## Begin

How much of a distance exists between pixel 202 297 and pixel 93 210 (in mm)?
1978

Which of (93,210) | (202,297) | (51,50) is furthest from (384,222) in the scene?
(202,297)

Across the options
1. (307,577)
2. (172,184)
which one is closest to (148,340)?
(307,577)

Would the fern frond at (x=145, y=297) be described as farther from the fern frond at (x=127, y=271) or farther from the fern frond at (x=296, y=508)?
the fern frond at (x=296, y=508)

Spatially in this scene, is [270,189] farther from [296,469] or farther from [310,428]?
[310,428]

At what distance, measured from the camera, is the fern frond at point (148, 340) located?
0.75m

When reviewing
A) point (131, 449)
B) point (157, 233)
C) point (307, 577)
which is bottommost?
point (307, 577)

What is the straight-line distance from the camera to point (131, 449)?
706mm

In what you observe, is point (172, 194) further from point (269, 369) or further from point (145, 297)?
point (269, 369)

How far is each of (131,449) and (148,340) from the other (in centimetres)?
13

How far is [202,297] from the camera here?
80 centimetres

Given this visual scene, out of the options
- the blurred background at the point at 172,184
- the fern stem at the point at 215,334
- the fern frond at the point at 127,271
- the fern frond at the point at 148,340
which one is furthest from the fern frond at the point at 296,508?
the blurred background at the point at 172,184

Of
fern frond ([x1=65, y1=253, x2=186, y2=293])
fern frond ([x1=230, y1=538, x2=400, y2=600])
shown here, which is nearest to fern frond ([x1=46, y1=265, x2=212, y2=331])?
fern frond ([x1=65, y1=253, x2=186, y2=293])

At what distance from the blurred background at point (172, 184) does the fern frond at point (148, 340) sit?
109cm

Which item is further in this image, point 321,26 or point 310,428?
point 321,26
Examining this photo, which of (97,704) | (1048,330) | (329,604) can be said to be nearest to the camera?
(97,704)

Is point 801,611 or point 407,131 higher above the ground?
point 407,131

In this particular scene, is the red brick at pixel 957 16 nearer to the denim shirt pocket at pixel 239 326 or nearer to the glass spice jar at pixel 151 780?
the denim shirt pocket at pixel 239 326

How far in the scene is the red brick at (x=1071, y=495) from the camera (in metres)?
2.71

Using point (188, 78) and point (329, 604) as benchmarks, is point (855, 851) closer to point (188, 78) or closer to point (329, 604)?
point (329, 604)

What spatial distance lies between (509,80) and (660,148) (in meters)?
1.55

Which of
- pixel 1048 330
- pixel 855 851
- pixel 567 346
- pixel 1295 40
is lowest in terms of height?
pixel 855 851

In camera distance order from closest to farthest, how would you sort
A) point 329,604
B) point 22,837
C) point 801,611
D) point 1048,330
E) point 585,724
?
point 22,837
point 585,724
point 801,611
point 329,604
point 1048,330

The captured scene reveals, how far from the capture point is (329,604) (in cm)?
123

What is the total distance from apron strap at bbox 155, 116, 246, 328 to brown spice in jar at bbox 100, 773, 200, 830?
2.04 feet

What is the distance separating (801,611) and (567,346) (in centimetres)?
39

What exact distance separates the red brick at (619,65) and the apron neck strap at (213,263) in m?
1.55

## End

**Task requirements**
Print the material verbatim, all of it.

**Result of this exercise**
How much of a distance exists between pixel 202 297 and pixel 93 210 (in mm)?
1978

Which of (93,210) | (202,297) | (51,50) is furthest from (384,222) in the scene?
(202,297)

Across the options
1. (307,577)
2. (172,184)
which one is closest to (148,340)?
(307,577)

Would the fern frond at (x=145, y=297) be described as farther from the fern frond at (x=127, y=271) or farther from the fern frond at (x=296, y=508)?
the fern frond at (x=296, y=508)

Spatially in this scene, is [270,189] farther from [296,469] or farther from [310,428]?
[310,428]

At what distance, measured from the camera, is the fern frond at point (148, 340) located?
0.75m

When reviewing
A) point (131, 449)
B) point (157, 233)
C) point (307, 577)
which is bottommost?
point (307, 577)

What is the straight-line distance from the camera to point (131, 449)?
706mm

In what you observe, is point (172, 194) further from point (269, 369) or further from point (145, 297)?
point (269, 369)

How far is each of (131,449) and (148,340) from the other (in centimetres)?
13

How far is [202,297] from the camera here?
80 centimetres

Given this visual scene, out of the options
- the blurred background at the point at 172,184
- the fern stem at the point at 215,334
- the fern frond at the point at 127,271
- the fern frond at the point at 148,340
which one is furthest from the fern frond at the point at 296,508?
the blurred background at the point at 172,184

Of
fern frond ([x1=65, y1=253, x2=186, y2=293])
fern frond ([x1=230, y1=538, x2=400, y2=600])
shown here, which is nearest to fern frond ([x1=46, y1=265, x2=212, y2=331])?
fern frond ([x1=65, y1=253, x2=186, y2=293])

At what distance from the blurred background at point (172, 184) does the fern frond at point (148, 340) sit?
109cm

Which item is further in this image, point 321,26 or point 310,428?
point 321,26
Examining this photo, which of (97,704) | (1048,330) | (329,604) can be said to be nearest to the camera?
(97,704)

Is point 801,611 or point 407,131 higher above the ground?
point 407,131

In this particular scene, is the red brick at pixel 957 16 nearer to the denim shirt pocket at pixel 239 326 or nearer to the glass spice jar at pixel 151 780?
the denim shirt pocket at pixel 239 326

How far in the scene is the red brick at (x=1071, y=495) from the camera (in metres)?
2.71

Using point (188, 78) and point (329, 604) as benchmarks, is point (855, 851) closer to point (188, 78) or closer to point (329, 604)?
point (329, 604)

What spatial distance lies between (509,80) and (660,148) (in meters)?
1.55

Which of
- pixel 1048 330
- pixel 855 851
- pixel 567 346
- pixel 1295 40
is lowest in terms of height?
pixel 855 851

In camera distance order from closest to farthest, how would you sort
A) point 329,604
B) point 22,837
C) point 801,611
D) point 1048,330
E) point 585,724
?
point 22,837
point 585,724
point 801,611
point 329,604
point 1048,330

The captured scene reveals, how far from the capture point is (329,604) (in cm)?
123

What is the total distance from apron strap at bbox 155, 116, 246, 328 to brown spice in jar at bbox 100, 773, 200, 830?
2.04 feet

What is the distance separating (801,611) and (567,346) (in centimetres)?
39

What exact distance separates the red brick at (619,65) and the apron neck strap at (213,263) in m?
1.55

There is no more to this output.